When they asked him, at the very least, not to aid any of the others, he gave them only a vague reply: "I'll do as I please."
Now, they were all waiting in silence, watching each other warily, uncertain of where his loyalties lay. It amused him.
To think that the princes of the most powerful empire in the world were walking on eggshells, not because of the emperor's decree, not because of the war, but because of him.
He chuckled softly to himself. "Honestly," he murmured, gazing at the faintly glowing Qilin egg, "people are far too predictable."
Afterwards, Sora found himself doing what he always did when night came, wandering through the endless corridors of his curiosity.
Stacks of books and journals floated around him in slow orbit, each flipping its own pages with faint ripples of mana. He read through a tome on mana theory, eyes narrowing every now and then when he found an error. "No, no," he muttered under his breath, waving a finger dismissively, "you can't just treat Mana saturation as a linear function. Ridiculous…" The book snapped shut with a soft thud as another drifted into his hand.
Sora didn't need sleep. Not anymore. Beings at the Transcendent realm rarely did. Their bodies had long surpassed mortal constraints, neither fatigue nor hunger held the same meaning.
Still, it wasn't the absence of need that kept him awake, but his own restless nature. Even before reaching transcendence, he had always despised sleep, seeing it as an unproductive interruption.

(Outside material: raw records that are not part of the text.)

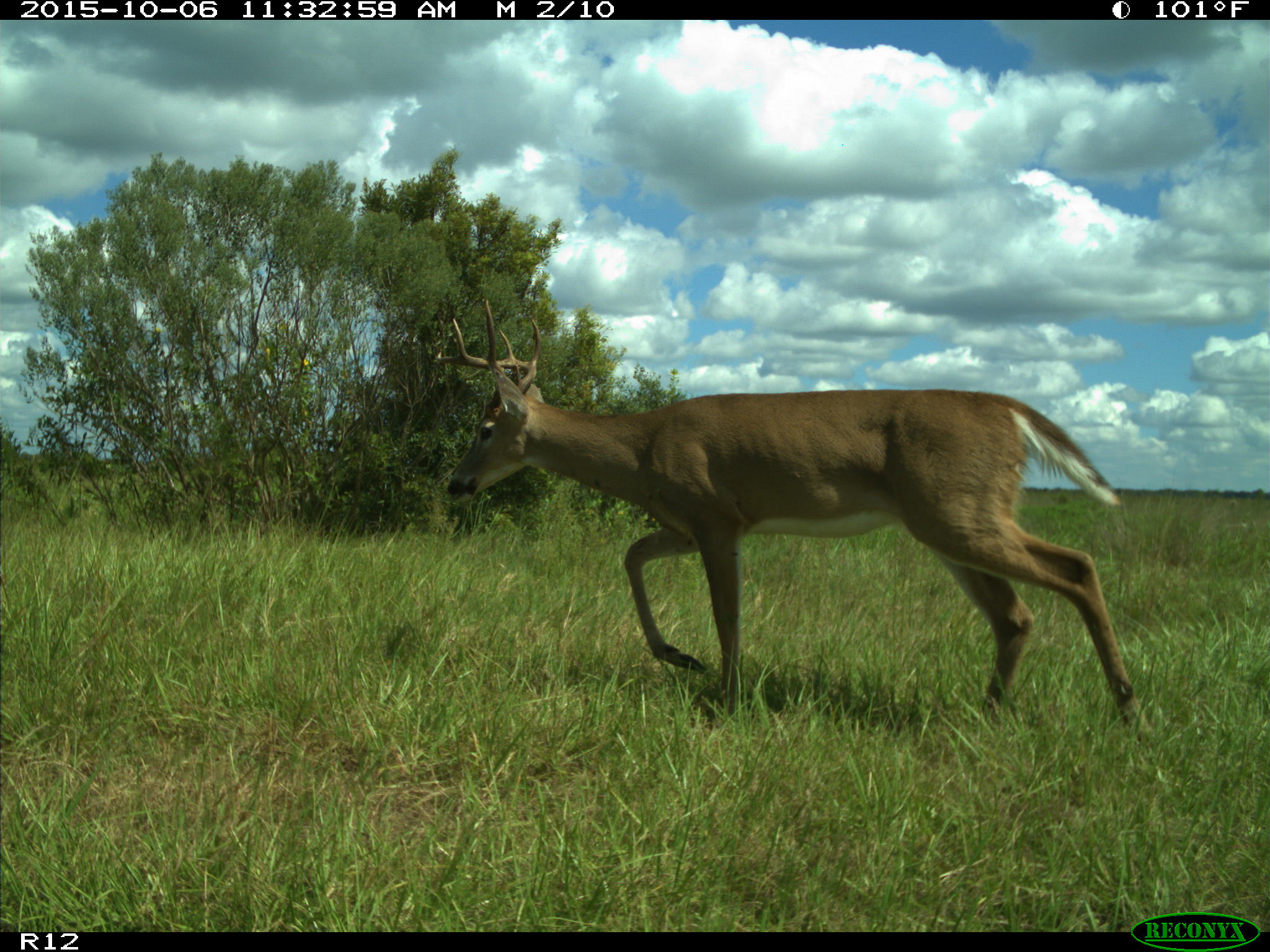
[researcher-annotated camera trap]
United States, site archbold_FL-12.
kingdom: Animalia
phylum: Chordata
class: Mammalia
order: Artiodactyla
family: Cervidae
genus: Odocoileus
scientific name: Odocoileus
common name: deer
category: unidentified deer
Unidentified deer (deer) (Odocoileus).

It wasn't rare for him to go days, sometimes weeks, without a wink of sleep, his eyes shadowed, his hair a mess, and his hands still ink-stained from late-night research.
Now, at least, the burden of exhaustion was gone. A blessing, truly.
Hours slipped away as he flipped through old theories and ancient diagrams, occasionally jotting down corrections or laughing softly at misconceptions long since disproven. The night deepened, the quiet hum of his laboratory filling the space like a steady heartbeat.
At one point, he leaned back in mid-air, his chair gently rotating as he gazed out through the glass wall of his peak. The world outside glowed faintly under the eternal night.
"Maybe I should actually start practicing that meditation technique," he murmured.